-- Quoted passage follows --

Skip navigation

I’ve already talked a bit
about status quo of threading in OOo, and listed some largely
useful stuff that others have been doing to remedy the problems
shared-state multi-threading poses.

Why not going further? If there’s a way to know that a function is pure, or that an
object is thread-safe, then it would be nice to have
automatic parallelization employed. The underlying issue that
needs to be controlled here are races
prohibiting unserialized access to shared state. So, either a function
is pure, i.e. does not depend on shared state at all, or the called
subsystem takes care of itself against concurrent modification (this
is most easily achieved by the environment concept of the UNO
threading
framework: the UNO runtime implicitely serializes
external access to thread-unsafe appartements).

Although C++ provides no portable ways to express those concepts on a
language level, for pure functions, there’s a way of using a limited
subset of lambda
expressions
, that inhibit access to shared state on the syntax
level. And it’s perfectly possible to mark objects (or even subsets of
a class’ methods) to be thread-safe. One straight-forward way to do
this are specializations of UNO interface references, i.e. ones that
denote thread-safe
components
.

Given all of this, we can form statements that contain:

    unsafe method calls

    thread-safe method calls

    pure function calls

    impure function calls

So, in fact, a runtime engine could reason about which subexpressions
can be executed concurrently, and which must be serialized. If you
treat method calls as what they are, e.g. implicitely carrying a
this pointer argument, a possible data flow graph might
look like this:

new object1                      new object2
 |                                |
 +->object1::methodA              +->object2::methodA
            |                               |
            +------------------------------>+->object2::methodB(object1)
                                                         |
                                                         v
                                                 object1::methodC

new object3
 |
 +->object3::methodA

That is, the this pointer is carried along as a target
for modifications, and as soon as two methods have access to the same
object, they need to be called sequentially. This does not apply for
UNO interface calls or objects that are tagged as thread-safe, of course. To be specific, a forest of data flow trees can be generated, which
defines a partial ordering over the subexpressions. If neither
exp1<exp2 nor exp1>exp2 can be deduced
from this ordering, those two subexpressions can be executed in
parallel. Really basic stuff, that compiler optimizers do, as well –
only that plain C/C++ doesn’t provide that many clues to safely
parallelize. From the example above, it is obvious that
object3::methodA can be executed concurrently to all other
methods, that object1::methodC must be execute strictly
after object2::methodA, and that
object1::methodA and object2::methodA can
also be executed concurrently.

Okay, this is largely crack-smoking. But there is something to be made
of it. Stay tuned.

This starts where Stephan’s OOoCon
talk

left off – by taking his problem statement and maybe a gist of the
proposed concepts into OOo’s core (which happens to be C++ instead of
Haskell. Which some folks might bemoan, but still, ~90% of our code
consists of that language).

-- Quoted passage concluded --
-- Data for review follows --

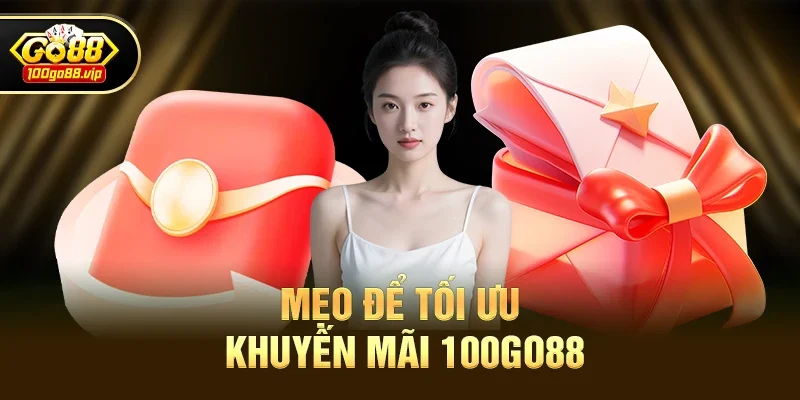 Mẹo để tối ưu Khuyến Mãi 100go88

-- Data for review concluded --
-- Data for review follows --

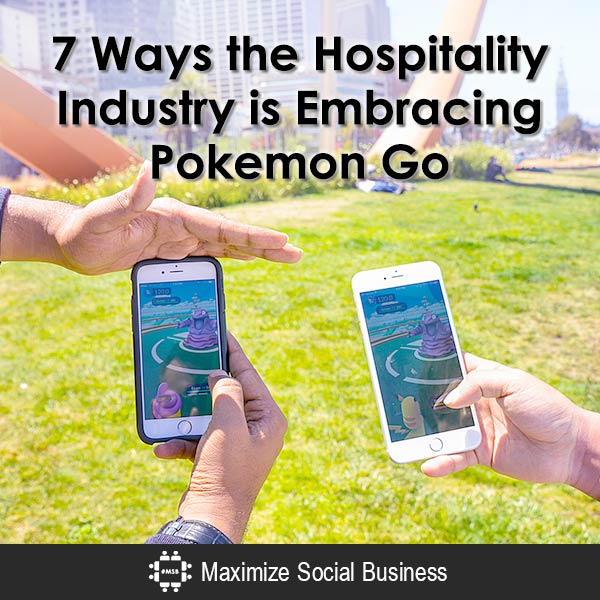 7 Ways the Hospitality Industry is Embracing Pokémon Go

-- Data for review concluded --
-- Data for review follows --

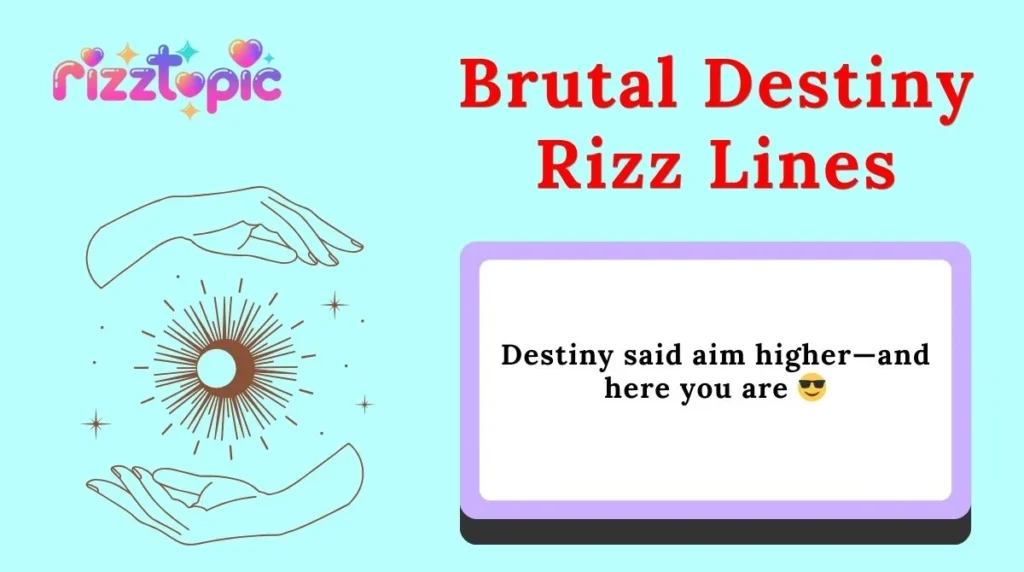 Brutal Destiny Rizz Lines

-- Data for review concluded --

Questions to answer:
(A) In the threading post, which method can be executed concurrently with all the other methods in the data flow example?
(B) Write out the threading post from "I’ve already talked" up to and including "shared-state multi-threading poses.".

Solutions to the exercise:
(A) object3::methodA

(B)
I’ve already talked a bit
about status quo of threading in OOo, and listed some largely
useful stuff that others have been doing to remedy the problems
shared-state multi-threading poses.